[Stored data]
____________

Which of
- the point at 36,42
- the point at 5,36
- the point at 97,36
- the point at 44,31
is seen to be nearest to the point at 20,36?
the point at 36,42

____________

Reproduce every one of the records above line for line, leaving each line unchanged.

Which of
- the point at 36,42
- the point at 5,36
- the point at 97,36
- the point at 44,31
is seen to be nearest to the point at 20,36?
the point at 36,42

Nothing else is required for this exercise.